--- Start Data shown ---

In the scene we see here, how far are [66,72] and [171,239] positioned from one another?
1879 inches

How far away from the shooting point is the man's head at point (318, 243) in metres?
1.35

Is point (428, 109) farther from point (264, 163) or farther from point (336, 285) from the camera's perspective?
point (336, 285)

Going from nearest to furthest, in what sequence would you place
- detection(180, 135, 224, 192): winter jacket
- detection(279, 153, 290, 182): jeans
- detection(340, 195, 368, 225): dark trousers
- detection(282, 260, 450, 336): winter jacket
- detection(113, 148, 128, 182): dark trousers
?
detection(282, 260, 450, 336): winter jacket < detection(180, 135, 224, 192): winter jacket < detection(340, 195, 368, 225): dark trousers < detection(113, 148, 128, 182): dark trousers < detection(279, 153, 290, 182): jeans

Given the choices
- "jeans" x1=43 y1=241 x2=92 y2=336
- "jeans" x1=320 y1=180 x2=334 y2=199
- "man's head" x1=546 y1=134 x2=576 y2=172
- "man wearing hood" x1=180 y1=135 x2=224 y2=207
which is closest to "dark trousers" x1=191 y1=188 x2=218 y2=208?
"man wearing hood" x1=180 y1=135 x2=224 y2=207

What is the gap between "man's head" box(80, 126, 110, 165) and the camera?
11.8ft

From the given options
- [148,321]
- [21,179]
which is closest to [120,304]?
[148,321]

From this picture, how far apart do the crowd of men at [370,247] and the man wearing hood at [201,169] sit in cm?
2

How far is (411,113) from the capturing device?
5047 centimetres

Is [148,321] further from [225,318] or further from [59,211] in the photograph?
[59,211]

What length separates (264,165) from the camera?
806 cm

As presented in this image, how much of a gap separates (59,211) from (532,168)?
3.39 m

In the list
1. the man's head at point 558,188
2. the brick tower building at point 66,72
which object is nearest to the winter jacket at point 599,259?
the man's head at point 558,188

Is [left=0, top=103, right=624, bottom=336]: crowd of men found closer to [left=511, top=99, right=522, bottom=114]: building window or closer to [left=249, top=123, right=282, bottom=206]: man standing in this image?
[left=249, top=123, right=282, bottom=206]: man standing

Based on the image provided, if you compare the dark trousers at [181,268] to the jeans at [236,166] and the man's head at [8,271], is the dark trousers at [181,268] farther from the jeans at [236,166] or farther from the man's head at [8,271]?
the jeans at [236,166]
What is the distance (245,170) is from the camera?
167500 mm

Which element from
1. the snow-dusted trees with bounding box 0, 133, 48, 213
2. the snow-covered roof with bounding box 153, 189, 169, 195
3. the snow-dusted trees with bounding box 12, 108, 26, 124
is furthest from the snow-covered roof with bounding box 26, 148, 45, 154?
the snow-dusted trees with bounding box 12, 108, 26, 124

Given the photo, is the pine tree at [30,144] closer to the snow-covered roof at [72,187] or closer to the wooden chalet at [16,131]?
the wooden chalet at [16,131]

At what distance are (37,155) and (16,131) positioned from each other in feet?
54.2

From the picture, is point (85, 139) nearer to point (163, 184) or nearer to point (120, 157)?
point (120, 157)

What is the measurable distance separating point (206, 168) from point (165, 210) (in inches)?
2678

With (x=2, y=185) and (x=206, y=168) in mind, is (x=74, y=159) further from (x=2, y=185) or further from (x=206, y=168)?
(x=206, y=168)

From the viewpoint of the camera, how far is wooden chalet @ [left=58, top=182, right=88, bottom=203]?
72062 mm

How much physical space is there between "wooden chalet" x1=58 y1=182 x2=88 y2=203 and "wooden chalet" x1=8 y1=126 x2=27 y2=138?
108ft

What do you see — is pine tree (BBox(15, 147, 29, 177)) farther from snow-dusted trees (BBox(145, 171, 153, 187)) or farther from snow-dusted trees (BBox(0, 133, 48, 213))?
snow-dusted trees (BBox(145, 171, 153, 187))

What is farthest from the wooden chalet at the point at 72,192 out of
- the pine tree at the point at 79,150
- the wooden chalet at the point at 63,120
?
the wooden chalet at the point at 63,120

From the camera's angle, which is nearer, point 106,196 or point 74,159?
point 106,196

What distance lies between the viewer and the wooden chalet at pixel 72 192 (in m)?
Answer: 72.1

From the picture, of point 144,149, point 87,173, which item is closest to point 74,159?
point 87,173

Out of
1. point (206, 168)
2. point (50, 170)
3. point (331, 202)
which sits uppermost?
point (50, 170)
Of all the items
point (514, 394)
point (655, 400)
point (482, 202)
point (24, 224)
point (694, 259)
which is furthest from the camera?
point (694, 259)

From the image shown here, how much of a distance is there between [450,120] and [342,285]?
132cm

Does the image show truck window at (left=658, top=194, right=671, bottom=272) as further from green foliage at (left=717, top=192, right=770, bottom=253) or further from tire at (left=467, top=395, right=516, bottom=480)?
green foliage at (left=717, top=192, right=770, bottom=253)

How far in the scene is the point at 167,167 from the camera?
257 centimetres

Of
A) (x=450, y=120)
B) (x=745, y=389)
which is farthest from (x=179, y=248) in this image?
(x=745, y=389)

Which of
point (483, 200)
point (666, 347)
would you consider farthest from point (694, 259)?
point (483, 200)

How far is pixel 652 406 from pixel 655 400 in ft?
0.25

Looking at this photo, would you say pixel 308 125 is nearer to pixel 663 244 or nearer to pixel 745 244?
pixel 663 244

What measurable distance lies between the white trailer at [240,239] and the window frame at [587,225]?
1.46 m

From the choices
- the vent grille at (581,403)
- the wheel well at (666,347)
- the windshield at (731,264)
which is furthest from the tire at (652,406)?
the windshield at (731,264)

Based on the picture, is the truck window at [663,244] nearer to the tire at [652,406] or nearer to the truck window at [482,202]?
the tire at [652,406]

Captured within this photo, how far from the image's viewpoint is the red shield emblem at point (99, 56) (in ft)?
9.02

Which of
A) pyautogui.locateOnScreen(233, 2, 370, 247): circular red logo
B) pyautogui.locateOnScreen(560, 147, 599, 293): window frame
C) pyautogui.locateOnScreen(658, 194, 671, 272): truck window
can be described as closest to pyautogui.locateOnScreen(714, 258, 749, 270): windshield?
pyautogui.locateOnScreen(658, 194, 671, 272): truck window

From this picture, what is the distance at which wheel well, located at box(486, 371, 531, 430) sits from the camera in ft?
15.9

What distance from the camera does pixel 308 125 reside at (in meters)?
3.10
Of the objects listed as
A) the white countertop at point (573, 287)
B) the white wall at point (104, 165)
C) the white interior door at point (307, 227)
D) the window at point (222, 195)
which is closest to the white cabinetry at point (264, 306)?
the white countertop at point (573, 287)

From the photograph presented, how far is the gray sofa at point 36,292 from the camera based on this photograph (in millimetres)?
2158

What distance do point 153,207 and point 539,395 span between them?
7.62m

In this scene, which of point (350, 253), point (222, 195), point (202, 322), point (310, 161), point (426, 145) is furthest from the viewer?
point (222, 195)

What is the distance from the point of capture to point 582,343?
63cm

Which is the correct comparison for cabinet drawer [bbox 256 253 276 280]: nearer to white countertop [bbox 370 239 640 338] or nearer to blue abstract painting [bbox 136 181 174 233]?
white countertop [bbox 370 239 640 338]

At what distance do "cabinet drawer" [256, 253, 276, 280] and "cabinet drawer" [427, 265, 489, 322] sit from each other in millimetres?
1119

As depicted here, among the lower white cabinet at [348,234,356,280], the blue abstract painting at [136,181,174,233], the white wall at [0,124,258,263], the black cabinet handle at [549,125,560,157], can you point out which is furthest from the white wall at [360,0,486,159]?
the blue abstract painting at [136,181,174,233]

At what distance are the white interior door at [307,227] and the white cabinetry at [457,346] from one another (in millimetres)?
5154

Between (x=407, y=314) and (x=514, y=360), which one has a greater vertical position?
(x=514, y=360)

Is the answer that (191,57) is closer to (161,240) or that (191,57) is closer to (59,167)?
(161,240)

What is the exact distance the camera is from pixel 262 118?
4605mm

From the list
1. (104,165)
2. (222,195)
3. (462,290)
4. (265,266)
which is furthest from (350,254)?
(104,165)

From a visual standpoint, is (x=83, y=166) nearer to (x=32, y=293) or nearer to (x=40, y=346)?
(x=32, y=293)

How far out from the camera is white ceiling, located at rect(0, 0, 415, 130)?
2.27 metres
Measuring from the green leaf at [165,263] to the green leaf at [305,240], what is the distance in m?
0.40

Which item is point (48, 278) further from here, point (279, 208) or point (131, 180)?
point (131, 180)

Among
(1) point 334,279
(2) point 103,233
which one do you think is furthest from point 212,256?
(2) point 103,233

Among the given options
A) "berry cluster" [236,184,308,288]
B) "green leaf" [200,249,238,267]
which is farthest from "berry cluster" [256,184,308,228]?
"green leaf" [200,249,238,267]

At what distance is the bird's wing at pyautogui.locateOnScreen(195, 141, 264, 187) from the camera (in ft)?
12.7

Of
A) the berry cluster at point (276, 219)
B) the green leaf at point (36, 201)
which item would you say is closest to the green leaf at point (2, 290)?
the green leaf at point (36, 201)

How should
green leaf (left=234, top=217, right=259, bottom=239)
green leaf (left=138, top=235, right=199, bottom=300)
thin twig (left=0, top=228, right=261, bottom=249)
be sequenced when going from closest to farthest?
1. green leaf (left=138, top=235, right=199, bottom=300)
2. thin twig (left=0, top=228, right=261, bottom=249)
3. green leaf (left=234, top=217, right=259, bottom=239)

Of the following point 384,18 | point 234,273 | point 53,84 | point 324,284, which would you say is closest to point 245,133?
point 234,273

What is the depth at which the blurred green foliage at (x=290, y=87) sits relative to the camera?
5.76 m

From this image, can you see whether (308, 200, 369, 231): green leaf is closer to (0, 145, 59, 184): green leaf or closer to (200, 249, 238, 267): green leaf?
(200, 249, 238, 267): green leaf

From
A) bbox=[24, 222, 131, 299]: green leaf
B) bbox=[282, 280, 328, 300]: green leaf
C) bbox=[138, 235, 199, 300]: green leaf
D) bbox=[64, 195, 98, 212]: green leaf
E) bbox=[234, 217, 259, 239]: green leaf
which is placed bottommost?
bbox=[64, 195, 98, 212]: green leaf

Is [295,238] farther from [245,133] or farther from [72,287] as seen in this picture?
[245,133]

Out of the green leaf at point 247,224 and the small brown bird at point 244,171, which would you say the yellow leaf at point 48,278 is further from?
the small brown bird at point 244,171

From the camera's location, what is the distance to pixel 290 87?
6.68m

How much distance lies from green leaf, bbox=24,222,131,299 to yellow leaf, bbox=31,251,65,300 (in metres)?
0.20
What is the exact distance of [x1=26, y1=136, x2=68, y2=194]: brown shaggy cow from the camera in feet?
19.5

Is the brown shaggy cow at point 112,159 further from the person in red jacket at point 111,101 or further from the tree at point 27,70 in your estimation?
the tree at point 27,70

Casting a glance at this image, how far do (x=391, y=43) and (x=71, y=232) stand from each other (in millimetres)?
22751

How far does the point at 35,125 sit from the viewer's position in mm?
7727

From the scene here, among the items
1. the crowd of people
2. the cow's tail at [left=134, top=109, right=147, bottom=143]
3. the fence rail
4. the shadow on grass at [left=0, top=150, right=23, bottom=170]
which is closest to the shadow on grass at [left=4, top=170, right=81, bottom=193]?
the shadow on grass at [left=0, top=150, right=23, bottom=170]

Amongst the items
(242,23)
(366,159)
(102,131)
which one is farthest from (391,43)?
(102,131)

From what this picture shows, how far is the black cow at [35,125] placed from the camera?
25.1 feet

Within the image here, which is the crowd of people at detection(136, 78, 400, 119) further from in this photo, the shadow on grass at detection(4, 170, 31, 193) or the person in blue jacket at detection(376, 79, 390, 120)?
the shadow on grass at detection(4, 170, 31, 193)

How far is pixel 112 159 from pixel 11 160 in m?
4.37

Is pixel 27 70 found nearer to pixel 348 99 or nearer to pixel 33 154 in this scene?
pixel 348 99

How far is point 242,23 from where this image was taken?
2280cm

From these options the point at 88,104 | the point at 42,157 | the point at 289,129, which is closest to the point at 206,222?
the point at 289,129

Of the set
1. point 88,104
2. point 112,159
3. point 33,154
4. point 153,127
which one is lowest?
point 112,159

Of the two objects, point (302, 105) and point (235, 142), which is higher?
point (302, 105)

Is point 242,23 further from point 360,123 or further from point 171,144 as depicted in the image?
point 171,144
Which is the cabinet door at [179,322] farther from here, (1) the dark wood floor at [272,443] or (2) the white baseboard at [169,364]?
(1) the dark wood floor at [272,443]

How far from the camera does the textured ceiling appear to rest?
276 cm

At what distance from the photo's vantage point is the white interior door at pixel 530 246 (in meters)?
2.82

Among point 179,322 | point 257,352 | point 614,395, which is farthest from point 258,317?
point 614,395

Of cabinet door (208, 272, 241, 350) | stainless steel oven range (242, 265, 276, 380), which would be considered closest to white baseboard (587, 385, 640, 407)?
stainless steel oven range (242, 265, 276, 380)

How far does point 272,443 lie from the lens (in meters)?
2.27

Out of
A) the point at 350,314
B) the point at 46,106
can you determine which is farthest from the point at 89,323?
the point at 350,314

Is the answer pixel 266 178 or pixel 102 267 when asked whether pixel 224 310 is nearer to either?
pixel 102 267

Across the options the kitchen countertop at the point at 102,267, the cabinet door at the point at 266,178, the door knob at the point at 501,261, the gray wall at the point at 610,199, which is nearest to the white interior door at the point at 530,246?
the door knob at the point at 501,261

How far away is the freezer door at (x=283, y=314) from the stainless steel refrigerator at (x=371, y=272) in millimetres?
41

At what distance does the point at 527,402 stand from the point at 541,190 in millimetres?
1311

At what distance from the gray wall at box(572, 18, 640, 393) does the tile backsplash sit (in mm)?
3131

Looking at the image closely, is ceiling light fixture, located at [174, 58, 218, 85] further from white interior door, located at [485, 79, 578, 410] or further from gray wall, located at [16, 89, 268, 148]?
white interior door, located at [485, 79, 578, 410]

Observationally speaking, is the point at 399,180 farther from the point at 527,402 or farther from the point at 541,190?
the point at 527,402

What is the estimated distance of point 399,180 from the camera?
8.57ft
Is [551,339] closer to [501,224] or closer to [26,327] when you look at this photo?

--- End Data shown ---

* Stated goal
Reproduce verbatim the portion of the entries that begins with the line containing "Observationally speaking, is" and continues through the end of the entries.

* Correct response
Observationally speaking, is the point at 399,180 farther from the point at 527,402 or farther from the point at 541,190?
the point at 527,402

What is the estimated distance of point 399,180 from the camera?
8.57ft
Is [551,339] closer to [501,224] or closer to [26,327] when you look at this photo?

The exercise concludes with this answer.